## CONSEGNA A
Rispondi alle domande sull'articolo su Omicron.
(i) Su quale giornale e in quale data è uscita l'intervista a Guido Silvestri?
(ii) In quale università insegna Silvestri?
(iii) Con quale aggettivo Silvestri descrive Omicron nell'attacco al polmone?
## CONSEGNA B
Riassumi in due frasi l'articolo su Omicron.

## BRANO SCELTO
------------------------

Covid, quale scenario futuro? Omicron, il rischio varianti e la strategia per gestirlo

In un’intervista rilasciata a Repubblica il professor Guido Silvestri ha spiegato in che modo si dovrà monitorare la situazione

Fine della pandemia, endemizzazione del Covid e ritorno alla normalità. Sono termini con cui si vorrebbe acquisire familiarità, tenuto conto che sono più o meno sinonimi della possibilità che si torni alla quotidianità che manca da un paio di anni.

Omicron, secondo alcuni, potrebbe essere la variante che, in un certo senso, rappresenta un passaggio intermedio verso un futuro migliore, ma ci sono degli aspetti che bisogna tenere presente in funzione di ciò che potrebbe accadere nei prossimi mesi.

Variante Omicron e il rischio di una nuova variante, il punto di vista di Silvestri

In un’intervista rilasciata a Repubblica del 19 gennaio a fare un interessante quadro degli scenari futuri è stato il professor Guido Silvestri, immunologo e docente in Usa alla Emory University di Atlanta.

Lo scienziato ha confermato che l’irruzione della scena di Omicron sia corrisposta all’arrivo di una variante «bravissima» a colpire l’apparato respiratorio, ma «zoppa» nello sferrare l’offensiva al polmone. Un particolare significativo che, combinata all’efficacia delle vaccinazioni, sta evidentemente contenendo i problemi determinati dal Covid e dalla sua più elevata contagiosità con il nuovo ceppo.

------------------------

## DATI FORNITI

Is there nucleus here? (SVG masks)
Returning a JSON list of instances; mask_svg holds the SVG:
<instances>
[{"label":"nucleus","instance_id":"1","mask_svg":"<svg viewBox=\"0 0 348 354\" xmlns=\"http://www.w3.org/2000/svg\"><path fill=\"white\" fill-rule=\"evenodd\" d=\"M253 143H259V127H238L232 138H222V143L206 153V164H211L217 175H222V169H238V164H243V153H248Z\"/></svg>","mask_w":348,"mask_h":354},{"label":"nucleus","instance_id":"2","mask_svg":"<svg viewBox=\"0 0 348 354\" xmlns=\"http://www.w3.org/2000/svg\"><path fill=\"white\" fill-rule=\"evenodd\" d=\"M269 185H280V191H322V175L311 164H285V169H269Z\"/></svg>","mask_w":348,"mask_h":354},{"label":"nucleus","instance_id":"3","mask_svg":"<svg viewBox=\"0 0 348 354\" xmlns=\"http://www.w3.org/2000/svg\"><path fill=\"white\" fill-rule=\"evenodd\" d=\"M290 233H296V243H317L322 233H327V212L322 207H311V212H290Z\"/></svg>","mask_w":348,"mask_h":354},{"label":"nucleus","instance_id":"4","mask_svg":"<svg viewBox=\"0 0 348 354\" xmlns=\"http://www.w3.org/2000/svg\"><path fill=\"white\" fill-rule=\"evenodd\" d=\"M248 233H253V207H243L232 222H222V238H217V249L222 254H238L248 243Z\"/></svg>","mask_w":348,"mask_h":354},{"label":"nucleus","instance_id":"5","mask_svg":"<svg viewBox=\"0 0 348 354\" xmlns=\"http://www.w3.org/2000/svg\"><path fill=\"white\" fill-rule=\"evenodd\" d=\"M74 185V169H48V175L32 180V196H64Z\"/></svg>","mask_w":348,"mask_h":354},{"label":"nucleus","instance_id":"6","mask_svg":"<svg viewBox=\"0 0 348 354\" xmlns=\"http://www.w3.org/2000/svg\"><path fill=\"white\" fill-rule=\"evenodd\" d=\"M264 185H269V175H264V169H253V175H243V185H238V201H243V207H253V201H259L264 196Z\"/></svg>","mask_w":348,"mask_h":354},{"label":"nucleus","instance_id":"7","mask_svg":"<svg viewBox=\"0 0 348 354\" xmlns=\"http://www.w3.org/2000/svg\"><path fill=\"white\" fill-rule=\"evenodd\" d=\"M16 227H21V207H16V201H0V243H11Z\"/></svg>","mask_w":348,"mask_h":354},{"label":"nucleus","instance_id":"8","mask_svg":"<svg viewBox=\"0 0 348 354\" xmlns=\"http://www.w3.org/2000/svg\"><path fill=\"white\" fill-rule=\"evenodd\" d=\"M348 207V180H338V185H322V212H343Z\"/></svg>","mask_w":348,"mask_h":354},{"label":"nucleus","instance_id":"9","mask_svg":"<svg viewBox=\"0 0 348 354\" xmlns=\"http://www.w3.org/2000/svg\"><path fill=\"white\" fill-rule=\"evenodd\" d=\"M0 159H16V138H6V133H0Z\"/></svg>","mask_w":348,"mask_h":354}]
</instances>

------------------------

## SOLUZIONE A
(i) Su Repubblica, il 19 gennaio.
(ii) Alla Emory University di Atlanta.
(iii) «Zoppa».

## SOLUZIONE B
Secondo alcuni, Omicron potrebbe rappresentare un passaggio intermedio verso un futuro migliore, ma bisogna tenere presente ciò che potrebbe accadere nei prossimi mesi. In un'intervista a Repubblica, l'immunologo Guido Silvestri ha spiegato che Omicron è «bravissima» a colpire l'apparato respiratorio ma «zoppa» nell'attaccare il polmone, e che questa caratteristica, insieme all'efficacia dei vaccini, sta contenendo i problemi causati dal Covid.